WILLAMETTE – Diminished Composition
(Scissor Tail, 2016)
Intitolare un disco “Diminished Composition” è una dichiarazione d’intenti, un biglietto da visita che riassume in maniera esaustiva quello che dal suo contenuto ci si può attendere. La riduzione della composizione ambientale a un grado molto prossimo allo zero è del resto già parte integrante del breve catalogo discografico del terzetto “cult” Willamette, che torna a un lavoro organico sulla lunga distanza cinque anni dopo il magistrale debutto “Echo Park”, periodo intervallato dalla sola sonorizzazione cinematica “Always In Postscript” (2012).
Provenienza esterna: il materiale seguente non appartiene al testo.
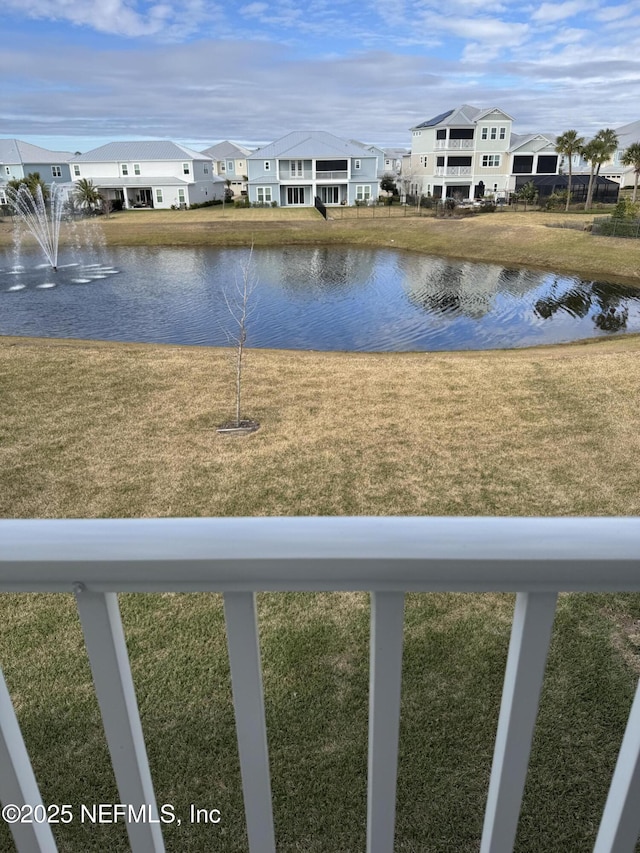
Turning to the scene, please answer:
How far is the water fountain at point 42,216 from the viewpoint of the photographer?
102ft

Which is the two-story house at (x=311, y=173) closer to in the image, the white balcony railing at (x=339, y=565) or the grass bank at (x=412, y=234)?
the grass bank at (x=412, y=234)

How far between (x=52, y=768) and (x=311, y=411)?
5.59 metres

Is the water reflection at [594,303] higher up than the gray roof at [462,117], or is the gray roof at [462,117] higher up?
the gray roof at [462,117]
Le nove brevi sequenze che formano il lavoro mantengono fede a un titolo tanto emblematico, condensando in poco più di mezz’ora di durata totale una serie di vaporose cartoline sonore, che incarnano alla perfezione la definizione della musica di Joseph Edward Yonker e dei fratelli Chong, da loro stessi descritta come prodotta da nastri, voci, silenzi e strumenti a corda. Sono in particolare gli ultimi, sotto forma di archi modulati e ridotti a una consistenza impalpabile, a dominare tutti i brani di “Diminished Composition”, ideali rappresentazioni in miniatura delle sinfonie ambientali degli Stars Of The Lid.
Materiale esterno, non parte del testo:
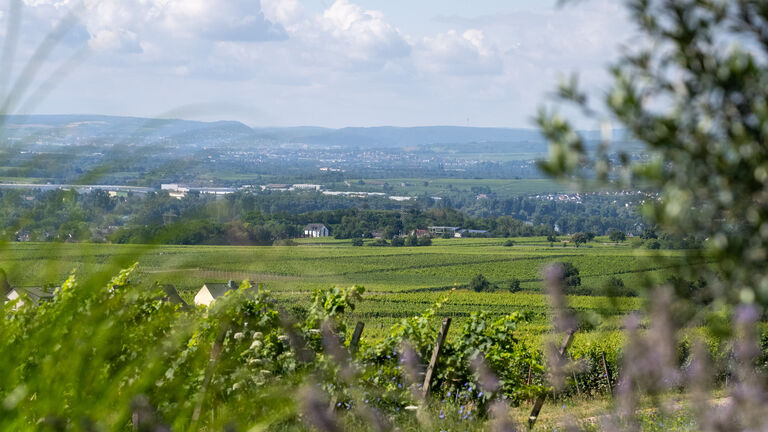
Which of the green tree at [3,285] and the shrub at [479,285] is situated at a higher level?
the green tree at [3,285]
Gli altri elementi non sono accessori, ma parte integrante di un’estetica sonora immateriale, che si dipana attraverso loop ipnotici in filigrana ai quali affiorano frammenti vocali dematerializzati e sospensioni in bassa fedeltà che fungono da cornice ad atmosfere tanto decompresse quanto maestose. Potrebbe sembrare in contraddizione con l’intento programmatico di cui al titolo del disco, ma in fondo l’essenza dell’estremo minimalismo dei Willamette è proprio quella di conseguire, con pochi mezzi, un risultato di ampio respiro, declinato in “Diminished Composition” in un’ambience orchestrale assoluta, avviluppante e dolcemente malinconica.